The Trouble with Grocery Stores #1

The grocery industry commissions endless studies to figure out how shoppers shop for food in grocery stores. They want to know about lighting, colour, signage, product placement, impulse buys, entry ways, cashiers, carts (big, small, push, carry), bags (plastic, paper, 3 cents, 5 cents), parking, in-store traffic patterns…

This last bit is a perpetual agony for grocery retailers. Apparently getting people into the middle of the store is a problem that won’t go away. Stats show that store visits are largely a rim experience. Apparently, we’re two legged mice scurrying along the walls (BTW: fish is on the rim).

No question, the basic grocery store layout is a big bore and it does need the attention. Those nine foot aisles make for tunnel shopping and we all know the shelves at waist level are purchased by the Cheerio corporation or their mega food buddies.

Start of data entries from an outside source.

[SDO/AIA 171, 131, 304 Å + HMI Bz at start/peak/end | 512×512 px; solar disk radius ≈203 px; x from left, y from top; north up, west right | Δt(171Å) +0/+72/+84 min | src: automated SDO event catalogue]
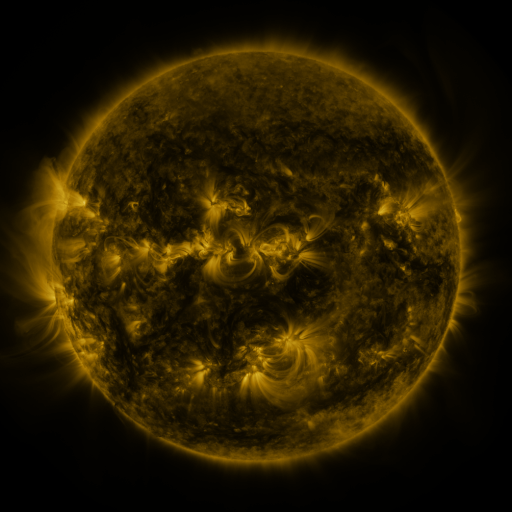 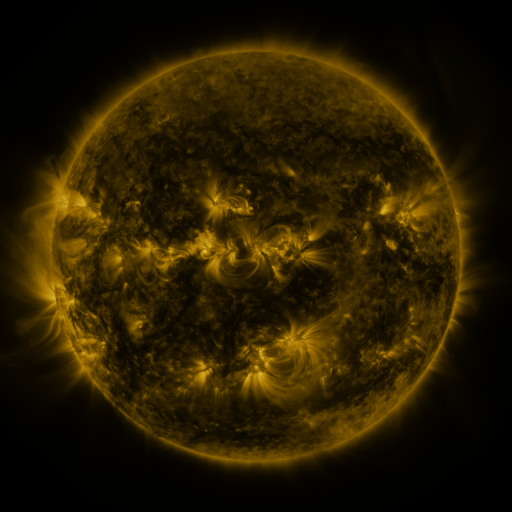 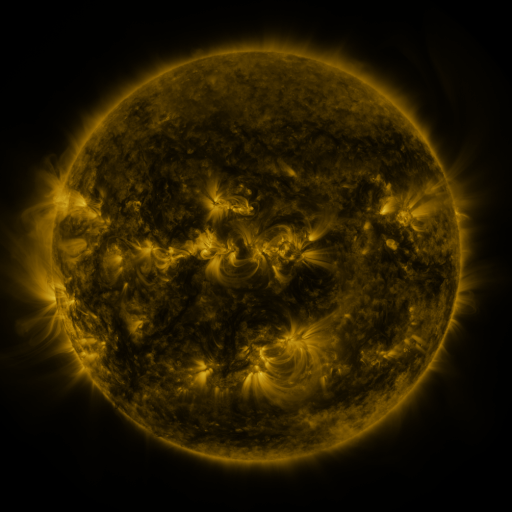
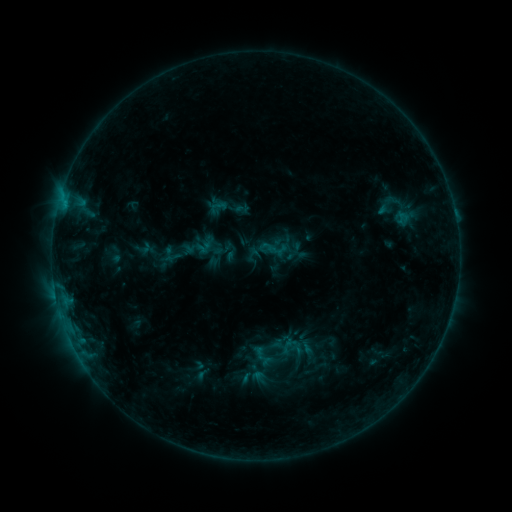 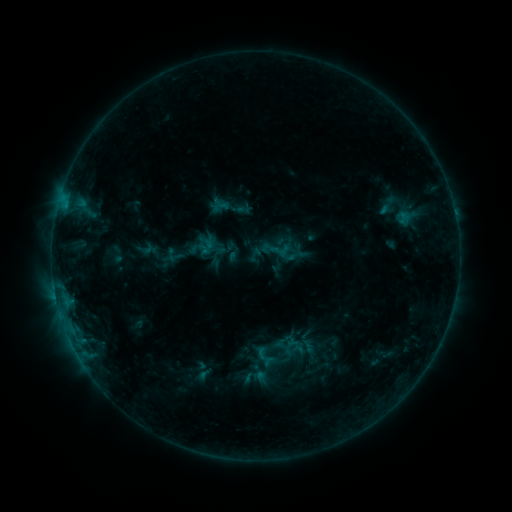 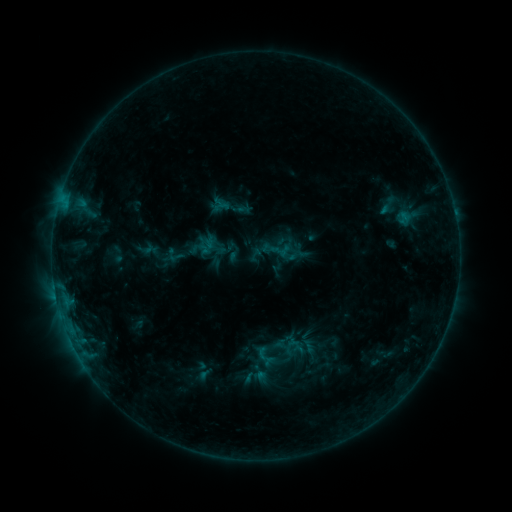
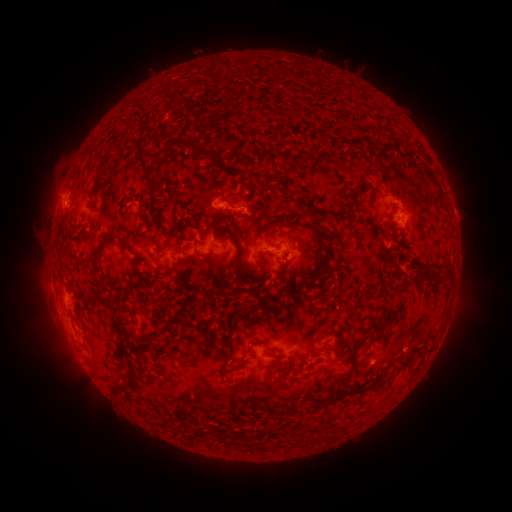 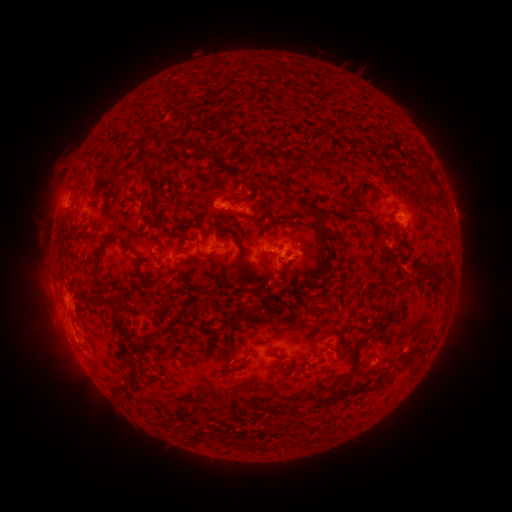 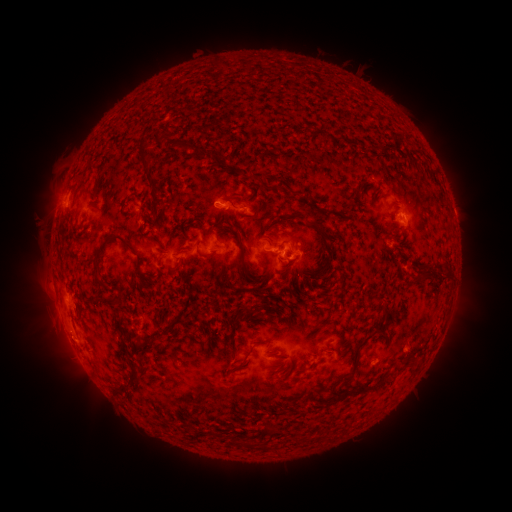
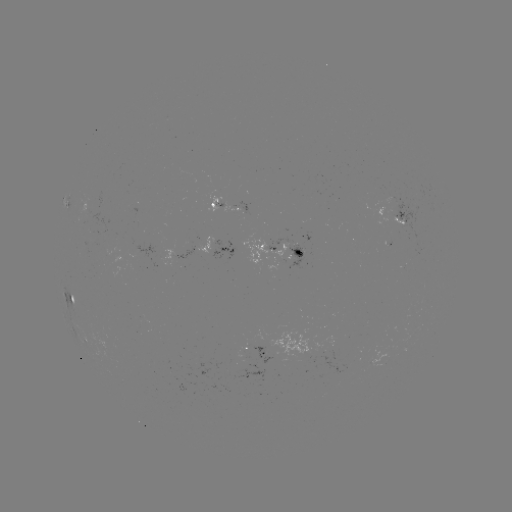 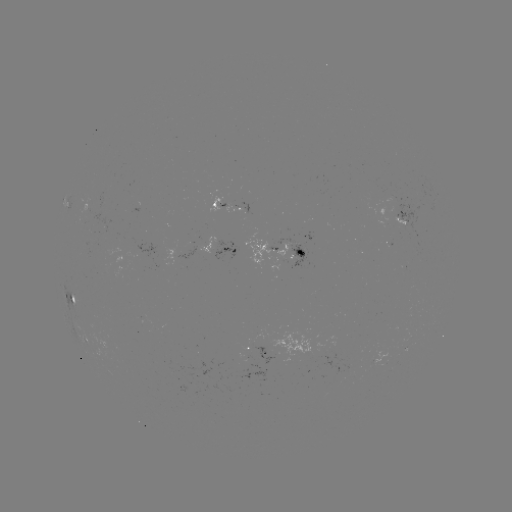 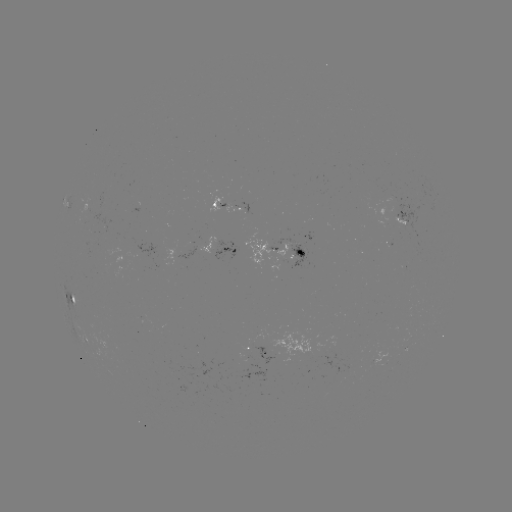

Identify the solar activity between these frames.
emerging-flux region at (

But the newer, popular circular layout makes me think of the Ikea show room floor with their tricky exit strategy. So, we’re either rats in a maze or mice on the edge?

The thing grocery marketers never seem to ask about in these studies is the food. It’s the weirdest thing. But that’s the mainstream grocery world. Food’s not a subject, it’s a product. And how to move it, place it, and look at it is what matters.

I don’t know a whole lot (nothing, really) about retail science but I know food and until grocers start seeing the stuff in their stores as ingredients – which is how the people who buy it regard it – they will have rodent shoppers, people who just want to get and get out. Because who wants to be in a place that doesn’t even know it could inspire?

Food is the most elemental (and I would say beautiful) thing in the world yet somehow they’ve managed to turn buying dinner into widget shopping.